─── Recorded data
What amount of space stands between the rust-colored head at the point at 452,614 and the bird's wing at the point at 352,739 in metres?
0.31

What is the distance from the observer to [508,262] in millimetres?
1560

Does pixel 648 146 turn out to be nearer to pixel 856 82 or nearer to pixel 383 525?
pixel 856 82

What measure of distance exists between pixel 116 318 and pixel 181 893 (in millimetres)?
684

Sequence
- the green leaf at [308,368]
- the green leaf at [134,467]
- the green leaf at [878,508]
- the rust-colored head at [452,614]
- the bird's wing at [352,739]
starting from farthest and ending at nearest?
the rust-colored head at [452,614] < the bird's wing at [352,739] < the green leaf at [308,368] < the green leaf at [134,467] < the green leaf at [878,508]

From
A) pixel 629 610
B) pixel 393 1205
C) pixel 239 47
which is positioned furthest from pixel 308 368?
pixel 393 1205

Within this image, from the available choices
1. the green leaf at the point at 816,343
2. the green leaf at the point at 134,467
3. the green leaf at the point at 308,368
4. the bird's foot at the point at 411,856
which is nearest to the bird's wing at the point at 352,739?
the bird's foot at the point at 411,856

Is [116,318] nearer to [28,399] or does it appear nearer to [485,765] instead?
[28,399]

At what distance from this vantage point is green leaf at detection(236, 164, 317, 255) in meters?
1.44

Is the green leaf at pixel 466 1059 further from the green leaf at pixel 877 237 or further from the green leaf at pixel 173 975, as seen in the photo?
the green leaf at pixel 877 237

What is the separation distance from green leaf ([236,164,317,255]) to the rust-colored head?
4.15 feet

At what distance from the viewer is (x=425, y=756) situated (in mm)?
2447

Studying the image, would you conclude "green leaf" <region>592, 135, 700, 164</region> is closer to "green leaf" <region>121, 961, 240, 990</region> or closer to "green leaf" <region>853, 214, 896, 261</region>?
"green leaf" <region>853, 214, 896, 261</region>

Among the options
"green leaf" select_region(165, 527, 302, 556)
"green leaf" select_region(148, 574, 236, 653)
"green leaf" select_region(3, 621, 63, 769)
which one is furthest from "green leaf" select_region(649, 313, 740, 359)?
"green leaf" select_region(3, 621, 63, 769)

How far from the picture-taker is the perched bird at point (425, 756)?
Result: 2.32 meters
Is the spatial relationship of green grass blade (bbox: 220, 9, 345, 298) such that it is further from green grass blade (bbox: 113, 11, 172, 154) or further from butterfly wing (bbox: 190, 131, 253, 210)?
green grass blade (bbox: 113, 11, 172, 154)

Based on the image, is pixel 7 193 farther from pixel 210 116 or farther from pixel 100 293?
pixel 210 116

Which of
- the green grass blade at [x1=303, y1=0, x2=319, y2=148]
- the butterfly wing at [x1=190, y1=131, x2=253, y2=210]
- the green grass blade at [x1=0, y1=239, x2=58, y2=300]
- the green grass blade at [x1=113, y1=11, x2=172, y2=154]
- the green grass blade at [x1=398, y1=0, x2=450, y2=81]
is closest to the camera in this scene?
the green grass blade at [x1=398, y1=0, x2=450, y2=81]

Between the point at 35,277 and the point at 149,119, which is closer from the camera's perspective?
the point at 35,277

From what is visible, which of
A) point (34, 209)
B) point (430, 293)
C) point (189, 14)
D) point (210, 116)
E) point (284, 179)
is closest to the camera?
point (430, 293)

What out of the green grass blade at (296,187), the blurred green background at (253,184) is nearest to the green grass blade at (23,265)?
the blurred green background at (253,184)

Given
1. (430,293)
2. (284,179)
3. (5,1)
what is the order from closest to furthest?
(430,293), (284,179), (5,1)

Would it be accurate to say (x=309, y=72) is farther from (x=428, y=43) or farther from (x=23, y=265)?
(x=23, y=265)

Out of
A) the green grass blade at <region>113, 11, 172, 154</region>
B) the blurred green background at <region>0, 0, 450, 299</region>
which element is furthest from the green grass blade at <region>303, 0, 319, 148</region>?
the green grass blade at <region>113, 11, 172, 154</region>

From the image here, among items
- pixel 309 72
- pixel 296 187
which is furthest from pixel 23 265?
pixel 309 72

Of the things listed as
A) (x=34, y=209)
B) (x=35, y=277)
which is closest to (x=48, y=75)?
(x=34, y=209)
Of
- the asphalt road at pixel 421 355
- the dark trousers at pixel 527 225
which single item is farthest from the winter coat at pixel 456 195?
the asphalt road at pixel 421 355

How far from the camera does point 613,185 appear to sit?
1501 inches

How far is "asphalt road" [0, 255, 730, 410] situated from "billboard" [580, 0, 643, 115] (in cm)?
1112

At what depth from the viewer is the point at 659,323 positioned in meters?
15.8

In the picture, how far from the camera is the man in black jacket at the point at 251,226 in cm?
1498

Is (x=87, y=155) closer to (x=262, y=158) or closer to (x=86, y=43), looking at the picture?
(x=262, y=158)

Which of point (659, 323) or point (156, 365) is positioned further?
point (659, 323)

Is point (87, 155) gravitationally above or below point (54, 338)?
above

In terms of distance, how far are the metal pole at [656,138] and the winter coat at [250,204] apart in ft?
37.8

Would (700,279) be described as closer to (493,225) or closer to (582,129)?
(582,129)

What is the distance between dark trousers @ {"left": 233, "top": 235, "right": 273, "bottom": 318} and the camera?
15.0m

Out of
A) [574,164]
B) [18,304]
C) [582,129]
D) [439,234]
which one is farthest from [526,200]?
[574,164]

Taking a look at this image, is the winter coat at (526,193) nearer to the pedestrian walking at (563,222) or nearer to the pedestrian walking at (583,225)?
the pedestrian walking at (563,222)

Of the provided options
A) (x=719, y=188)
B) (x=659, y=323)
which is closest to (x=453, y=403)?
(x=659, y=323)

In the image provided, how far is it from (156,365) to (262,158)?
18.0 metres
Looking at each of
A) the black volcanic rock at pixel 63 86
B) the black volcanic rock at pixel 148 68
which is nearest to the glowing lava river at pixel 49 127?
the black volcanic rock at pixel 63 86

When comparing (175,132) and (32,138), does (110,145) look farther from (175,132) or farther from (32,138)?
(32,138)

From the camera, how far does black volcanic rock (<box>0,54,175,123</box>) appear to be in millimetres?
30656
──────
→ Stated problem: Copy all of the lines above word for word.

→ Response:
What amount of space stands between the rust-colored head at the point at 452,614 and the bird's wing at the point at 352,739 in metres?
0.31

What is the distance from the observer to [508,262] in millimetres?
1560

Does pixel 648 146 turn out to be nearer to pixel 856 82 or nearer to pixel 383 525?
pixel 856 82

What measure of distance exists between pixel 116 318 and pixel 181 893 (in millimetres)?
684

Sequence
- the green leaf at [308,368]
- the green leaf at [134,467]
- the green leaf at [878,508]
- the rust-colored head at [452,614]
- the bird's wing at [352,739]
starting from farthest and ending at nearest?
the rust-colored head at [452,614] < the bird's wing at [352,739] < the green leaf at [308,368] < the green leaf at [134,467] < the green leaf at [878,508]

From
A) pixel 629 610
B) pixel 393 1205
C) pixel 239 47
which is positioned furthest from pixel 308 368?
pixel 393 1205

Within this image, from the available choices
1. the green leaf at the point at 816,343
2. the green leaf at the point at 134,467
3. the green leaf at the point at 308,368
4. the bird's foot at the point at 411,856
which is nearest to the bird's wing at the point at 352,739?
the bird's foot at the point at 411,856

Is [116,318] nearer to [28,399] or does it appear nearer to [485,765] instead?
[28,399]

At what distance from this vantage point is green leaf at detection(236, 164, 317, 255) in meters?
1.44

Is the green leaf at pixel 466 1059 further from the green leaf at pixel 877 237 or further from the green leaf at pixel 173 975, as seen in the photo?
the green leaf at pixel 877 237

What is the separation distance from green leaf ([236,164,317,255]) to the rust-colored head?
4.15 feet

At what distance from the viewer is (x=425, y=756) situated (in mm)?
2447

Studying the image, would you conclude "green leaf" <region>592, 135, 700, 164</region> is closer to "green leaf" <region>121, 961, 240, 990</region> or closer to "green leaf" <region>853, 214, 896, 261</region>?
"green leaf" <region>853, 214, 896, 261</region>

Among the options
"green leaf" select_region(165, 527, 302, 556)
"green leaf" select_region(148, 574, 236, 653)
"green leaf" select_region(3, 621, 63, 769)
which one is furthest from "green leaf" select_region(649, 313, 740, 359)?
"green leaf" select_region(3, 621, 63, 769)

How far from the picture-taker is the perched bird at point (425, 756)?
Result: 2.32 meters
Is the spatial relationship of green grass blade (bbox: 220, 9, 345, 298) such that it is further from green grass blade (bbox: 113, 11, 172, 154) or further from butterfly wing (bbox: 190, 131, 253, 210)?
green grass blade (bbox: 113, 11, 172, 154)

Based on the image, is pixel 7 193 farther from pixel 210 116 or farther from pixel 100 293?
pixel 210 116

Which of
- the green grass blade at [x1=303, y1=0, x2=319, y2=148]
- the butterfly wing at [x1=190, y1=131, x2=253, y2=210]
- the green grass blade at [x1=0, y1=239, x2=58, y2=300]
- the green grass blade at [x1=113, y1=11, x2=172, y2=154]
- the green grass blade at [x1=398, y1=0, x2=450, y2=81]
is closest to the camera in this scene?
the green grass blade at [x1=398, y1=0, x2=450, y2=81]

Between the point at 35,277 and the point at 149,119, which is closer from the camera's perspective?
the point at 35,277

From what is visible, which of
A) point (34, 209)
B) point (430, 293)
C) point (189, 14)
D) point (210, 116)
E) point (284, 179)
is closest to the camera?
point (430, 293)

What out of the green grass blade at (296,187), the blurred green background at (253,184) is nearest to the green grass blade at (23,265)?
the blurred green background at (253,184)

Given
1. (430,293)
2. (284,179)
3. (5,1)
what is the order from closest to furthest?
(430,293), (284,179), (5,1)

Would it be accurate to say (x=309, y=72) is farther from (x=428, y=43) or farther from (x=23, y=265)?
(x=23, y=265)

Out of
A) the green grass blade at <region>113, 11, 172, 154</region>
B) the blurred green background at <region>0, 0, 450, 299</region>
which element is furthest from the green grass blade at <region>303, 0, 319, 148</region>?
the green grass blade at <region>113, 11, 172, 154</region>

From the image here, among items
- pixel 309 72
- pixel 296 187
which is furthest from pixel 23 265?
pixel 309 72

Of the things listed as
A) (x=34, y=209)
B) (x=35, y=277)
which is closest to (x=48, y=75)?
(x=34, y=209)
Of
- the asphalt road at pixel 421 355
- the dark trousers at pixel 527 225
which single item is farthest from the winter coat at pixel 456 195?
the asphalt road at pixel 421 355

How far from the camera does point 613,185 appear to sit?
1501 inches

How far is "asphalt road" [0, 255, 730, 410] situated from "billboard" [580, 0, 643, 115] (in cm)?
1112

At what depth from the viewer is the point at 659,323 positioned in meters?
15.8

In the picture, how far from the camera is the man in black jacket at the point at 251,226 in cm?
1498

Is (x=87, y=155) closer to (x=262, y=158) or closer to (x=86, y=43), looking at the picture?
(x=262, y=158)

Which of point (659, 323) or point (156, 365) is positioned further?
point (659, 323)

Is point (87, 155) gravitationally above or below point (54, 338)?
above

In terms of distance, how far are the metal pole at [656,138] and the winter coat at [250,204] apart in ft?
37.8

Would (700,279) be described as closer to (493,225) or closer to (582,129)?
(582,129)

What is the distance between dark trousers @ {"left": 233, "top": 235, "right": 273, "bottom": 318} and the camera?
15.0m

Out of
A) [574,164]
B) [18,304]
C) [582,129]
D) [439,234]
which one is farthest from [526,200]?
[574,164]

Taking a look at this image, is the winter coat at (526,193) nearer to the pedestrian walking at (563,222) or nearer to the pedestrian walking at (583,225)?
the pedestrian walking at (563,222)

Of the provided options
A) (x=719, y=188)
B) (x=659, y=323)
which is closest to (x=453, y=403)?
(x=659, y=323)

In the image provided, how far is it from (156,365) to (262,158)?
18.0 metres
Looking at each of
A) the black volcanic rock at pixel 63 86
B) the black volcanic rock at pixel 148 68
which is nearest to the glowing lava river at pixel 49 127?
the black volcanic rock at pixel 63 86

When comparing (175,132) and (32,138), does (110,145) look farther from (175,132) or farther from (32,138)?
(32,138)

From the camera, how far does black volcanic rock (<box>0,54,175,123</box>) appear to be in millimetres?
30656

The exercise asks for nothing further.